## WHAT IS EXPECTED
Only lines containing the string "biofilms" belong in the answer; find them in the records and copy them.

## DATA TO PROCESS
○ ○ ○ ○ ○

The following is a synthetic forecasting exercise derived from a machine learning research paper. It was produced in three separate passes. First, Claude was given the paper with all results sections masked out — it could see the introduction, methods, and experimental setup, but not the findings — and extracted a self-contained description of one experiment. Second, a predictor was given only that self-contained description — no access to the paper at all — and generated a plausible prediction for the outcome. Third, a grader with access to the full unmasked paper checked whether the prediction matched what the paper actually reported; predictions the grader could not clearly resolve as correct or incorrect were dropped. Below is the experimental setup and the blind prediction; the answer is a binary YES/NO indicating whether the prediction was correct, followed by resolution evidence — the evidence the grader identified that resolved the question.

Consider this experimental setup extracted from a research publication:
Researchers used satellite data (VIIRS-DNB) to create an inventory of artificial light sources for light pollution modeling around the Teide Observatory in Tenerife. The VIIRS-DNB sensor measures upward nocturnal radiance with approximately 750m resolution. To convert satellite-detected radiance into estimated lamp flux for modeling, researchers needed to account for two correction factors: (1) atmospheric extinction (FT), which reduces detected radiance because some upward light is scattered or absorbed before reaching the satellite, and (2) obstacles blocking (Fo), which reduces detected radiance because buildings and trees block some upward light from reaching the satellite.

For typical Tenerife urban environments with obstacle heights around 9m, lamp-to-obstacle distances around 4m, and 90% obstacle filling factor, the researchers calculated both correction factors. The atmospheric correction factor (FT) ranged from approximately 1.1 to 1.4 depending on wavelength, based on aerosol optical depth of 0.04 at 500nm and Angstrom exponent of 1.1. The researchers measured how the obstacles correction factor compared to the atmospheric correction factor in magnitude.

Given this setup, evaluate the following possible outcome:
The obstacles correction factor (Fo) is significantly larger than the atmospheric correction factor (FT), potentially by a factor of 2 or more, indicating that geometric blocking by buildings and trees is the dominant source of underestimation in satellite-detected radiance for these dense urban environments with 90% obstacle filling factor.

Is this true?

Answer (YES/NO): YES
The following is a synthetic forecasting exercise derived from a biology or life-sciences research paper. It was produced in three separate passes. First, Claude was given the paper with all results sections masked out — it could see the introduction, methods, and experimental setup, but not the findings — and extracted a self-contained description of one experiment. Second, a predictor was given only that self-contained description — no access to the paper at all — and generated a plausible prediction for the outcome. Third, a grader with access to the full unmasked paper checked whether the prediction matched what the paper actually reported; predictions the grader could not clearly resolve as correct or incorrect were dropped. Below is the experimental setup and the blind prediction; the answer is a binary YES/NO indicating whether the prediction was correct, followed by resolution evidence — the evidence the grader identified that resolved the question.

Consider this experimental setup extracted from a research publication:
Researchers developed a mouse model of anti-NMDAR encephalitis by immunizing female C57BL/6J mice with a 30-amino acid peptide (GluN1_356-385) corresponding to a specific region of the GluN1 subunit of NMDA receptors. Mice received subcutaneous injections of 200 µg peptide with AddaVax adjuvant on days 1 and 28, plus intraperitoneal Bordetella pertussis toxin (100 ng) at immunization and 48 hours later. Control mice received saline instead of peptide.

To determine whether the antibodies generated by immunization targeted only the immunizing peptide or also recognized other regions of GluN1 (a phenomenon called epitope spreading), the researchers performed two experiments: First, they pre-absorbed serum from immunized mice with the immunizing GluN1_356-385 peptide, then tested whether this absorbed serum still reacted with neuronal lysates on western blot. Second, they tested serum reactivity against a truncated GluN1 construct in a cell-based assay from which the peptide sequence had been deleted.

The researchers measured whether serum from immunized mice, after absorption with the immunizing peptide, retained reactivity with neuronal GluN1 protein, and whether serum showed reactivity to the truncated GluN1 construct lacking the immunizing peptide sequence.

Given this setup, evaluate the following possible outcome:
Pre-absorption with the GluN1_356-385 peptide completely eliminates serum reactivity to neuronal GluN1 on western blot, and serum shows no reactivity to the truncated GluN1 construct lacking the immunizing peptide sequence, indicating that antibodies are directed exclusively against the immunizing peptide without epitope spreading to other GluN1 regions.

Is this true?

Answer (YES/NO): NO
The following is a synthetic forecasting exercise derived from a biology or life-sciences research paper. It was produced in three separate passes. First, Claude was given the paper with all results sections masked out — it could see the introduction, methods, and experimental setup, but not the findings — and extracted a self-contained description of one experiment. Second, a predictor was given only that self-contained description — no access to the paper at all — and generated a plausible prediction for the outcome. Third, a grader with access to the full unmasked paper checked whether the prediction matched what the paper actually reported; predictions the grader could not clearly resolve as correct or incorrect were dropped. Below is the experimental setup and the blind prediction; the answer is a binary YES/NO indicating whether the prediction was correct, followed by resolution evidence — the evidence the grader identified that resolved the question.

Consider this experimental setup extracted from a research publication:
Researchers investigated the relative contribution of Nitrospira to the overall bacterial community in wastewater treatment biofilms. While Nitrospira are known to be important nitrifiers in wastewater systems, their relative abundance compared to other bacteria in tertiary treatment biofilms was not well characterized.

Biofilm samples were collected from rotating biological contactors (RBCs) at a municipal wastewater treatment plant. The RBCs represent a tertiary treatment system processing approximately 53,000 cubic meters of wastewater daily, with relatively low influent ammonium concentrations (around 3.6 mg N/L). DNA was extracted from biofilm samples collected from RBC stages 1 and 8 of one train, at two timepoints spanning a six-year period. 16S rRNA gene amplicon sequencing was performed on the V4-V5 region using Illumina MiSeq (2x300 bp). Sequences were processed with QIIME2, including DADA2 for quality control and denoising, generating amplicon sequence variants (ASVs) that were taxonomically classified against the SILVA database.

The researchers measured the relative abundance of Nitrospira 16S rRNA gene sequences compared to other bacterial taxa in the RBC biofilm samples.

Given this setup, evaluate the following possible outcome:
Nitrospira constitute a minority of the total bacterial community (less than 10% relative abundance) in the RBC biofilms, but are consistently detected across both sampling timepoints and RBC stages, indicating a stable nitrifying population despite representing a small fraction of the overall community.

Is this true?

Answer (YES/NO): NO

○ ○ ○ ○ ○

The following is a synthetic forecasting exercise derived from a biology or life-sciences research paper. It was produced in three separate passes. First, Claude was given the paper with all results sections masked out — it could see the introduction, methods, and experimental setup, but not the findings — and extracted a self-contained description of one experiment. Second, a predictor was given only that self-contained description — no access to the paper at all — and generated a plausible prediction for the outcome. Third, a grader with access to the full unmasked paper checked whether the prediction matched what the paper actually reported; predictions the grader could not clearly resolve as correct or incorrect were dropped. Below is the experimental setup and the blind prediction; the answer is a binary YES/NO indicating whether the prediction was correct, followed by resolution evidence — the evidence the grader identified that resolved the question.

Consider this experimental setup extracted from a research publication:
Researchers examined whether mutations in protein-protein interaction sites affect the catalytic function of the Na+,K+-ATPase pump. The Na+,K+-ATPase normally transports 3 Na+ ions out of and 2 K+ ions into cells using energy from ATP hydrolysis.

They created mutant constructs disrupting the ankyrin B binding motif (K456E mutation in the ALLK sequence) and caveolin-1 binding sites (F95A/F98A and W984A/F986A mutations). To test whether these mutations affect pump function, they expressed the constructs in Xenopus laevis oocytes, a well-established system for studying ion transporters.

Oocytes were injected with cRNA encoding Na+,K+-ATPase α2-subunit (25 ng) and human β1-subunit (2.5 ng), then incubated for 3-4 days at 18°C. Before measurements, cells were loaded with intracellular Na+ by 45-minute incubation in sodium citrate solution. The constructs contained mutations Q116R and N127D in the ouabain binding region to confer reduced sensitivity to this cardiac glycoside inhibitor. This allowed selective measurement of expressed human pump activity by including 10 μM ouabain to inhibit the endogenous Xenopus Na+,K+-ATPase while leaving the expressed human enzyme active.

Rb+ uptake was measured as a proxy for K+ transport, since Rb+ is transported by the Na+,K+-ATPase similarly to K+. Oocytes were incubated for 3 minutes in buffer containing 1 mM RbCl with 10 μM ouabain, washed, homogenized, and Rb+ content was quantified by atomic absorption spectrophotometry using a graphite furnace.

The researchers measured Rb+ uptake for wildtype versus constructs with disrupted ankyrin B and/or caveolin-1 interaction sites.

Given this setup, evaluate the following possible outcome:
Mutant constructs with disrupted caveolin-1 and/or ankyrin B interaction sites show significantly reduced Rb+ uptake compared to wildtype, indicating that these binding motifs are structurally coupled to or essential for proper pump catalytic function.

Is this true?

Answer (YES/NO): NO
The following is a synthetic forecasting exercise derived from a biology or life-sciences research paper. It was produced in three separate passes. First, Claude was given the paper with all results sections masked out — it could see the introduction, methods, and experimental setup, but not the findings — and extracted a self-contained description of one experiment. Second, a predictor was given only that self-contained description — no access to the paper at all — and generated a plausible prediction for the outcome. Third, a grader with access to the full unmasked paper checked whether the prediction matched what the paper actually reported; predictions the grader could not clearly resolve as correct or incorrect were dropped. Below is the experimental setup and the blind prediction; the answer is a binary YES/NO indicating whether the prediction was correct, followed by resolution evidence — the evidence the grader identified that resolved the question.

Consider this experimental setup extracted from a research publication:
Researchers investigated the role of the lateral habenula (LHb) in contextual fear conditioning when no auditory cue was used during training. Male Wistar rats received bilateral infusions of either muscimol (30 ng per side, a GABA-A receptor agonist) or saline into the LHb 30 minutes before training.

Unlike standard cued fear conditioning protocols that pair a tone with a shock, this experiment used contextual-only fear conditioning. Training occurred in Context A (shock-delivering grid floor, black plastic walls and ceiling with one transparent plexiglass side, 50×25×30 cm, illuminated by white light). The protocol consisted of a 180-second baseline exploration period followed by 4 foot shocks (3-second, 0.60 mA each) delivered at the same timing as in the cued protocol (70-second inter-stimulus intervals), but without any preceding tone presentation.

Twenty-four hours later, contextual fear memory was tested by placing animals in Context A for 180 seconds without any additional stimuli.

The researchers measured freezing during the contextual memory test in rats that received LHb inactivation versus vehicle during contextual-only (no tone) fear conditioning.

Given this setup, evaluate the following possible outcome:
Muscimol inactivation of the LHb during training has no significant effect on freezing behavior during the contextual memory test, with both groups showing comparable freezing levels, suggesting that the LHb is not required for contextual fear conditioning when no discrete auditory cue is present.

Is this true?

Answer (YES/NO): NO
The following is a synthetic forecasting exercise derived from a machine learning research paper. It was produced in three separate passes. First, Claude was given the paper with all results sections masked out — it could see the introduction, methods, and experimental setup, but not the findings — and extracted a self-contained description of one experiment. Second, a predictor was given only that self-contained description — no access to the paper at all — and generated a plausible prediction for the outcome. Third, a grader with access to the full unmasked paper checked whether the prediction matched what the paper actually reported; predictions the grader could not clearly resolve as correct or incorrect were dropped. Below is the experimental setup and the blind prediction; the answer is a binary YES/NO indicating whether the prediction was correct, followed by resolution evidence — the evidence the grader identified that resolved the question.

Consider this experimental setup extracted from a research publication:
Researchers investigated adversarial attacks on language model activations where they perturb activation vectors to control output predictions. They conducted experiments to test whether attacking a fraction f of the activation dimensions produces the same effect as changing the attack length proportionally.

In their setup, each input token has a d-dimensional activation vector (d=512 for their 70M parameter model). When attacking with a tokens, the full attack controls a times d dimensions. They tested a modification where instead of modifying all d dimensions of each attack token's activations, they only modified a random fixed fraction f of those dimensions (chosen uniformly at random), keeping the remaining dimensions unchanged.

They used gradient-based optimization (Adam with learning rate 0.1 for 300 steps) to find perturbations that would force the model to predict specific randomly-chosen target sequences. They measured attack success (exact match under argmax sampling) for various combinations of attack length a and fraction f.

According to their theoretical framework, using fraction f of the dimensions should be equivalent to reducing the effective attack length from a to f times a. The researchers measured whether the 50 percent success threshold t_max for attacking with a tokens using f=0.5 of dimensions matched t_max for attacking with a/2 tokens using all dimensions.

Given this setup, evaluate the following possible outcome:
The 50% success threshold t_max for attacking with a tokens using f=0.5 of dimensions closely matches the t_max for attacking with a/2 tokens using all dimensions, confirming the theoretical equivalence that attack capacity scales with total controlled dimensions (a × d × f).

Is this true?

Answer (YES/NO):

○ ○ ○ ○ ○

## RESULT BELOW
Researchers investigated the relative contribution of Nitrospira to the overall bacterial community in wastewater treatment biofilms. While Nitrospira are known to be important nitrifiers in wastewater systems, their relative abundance compared to other bacteria in tertiary treatment biofilms was not well characterized.
Nitrospira constitute a minority of the total bacterial community (less than 10% relative abundance) in the RBC biofilms, but are consistently detected across both sampling timepoints and RBC stages, indicating a stable nitrifying population despite representing a small fraction of the overall community.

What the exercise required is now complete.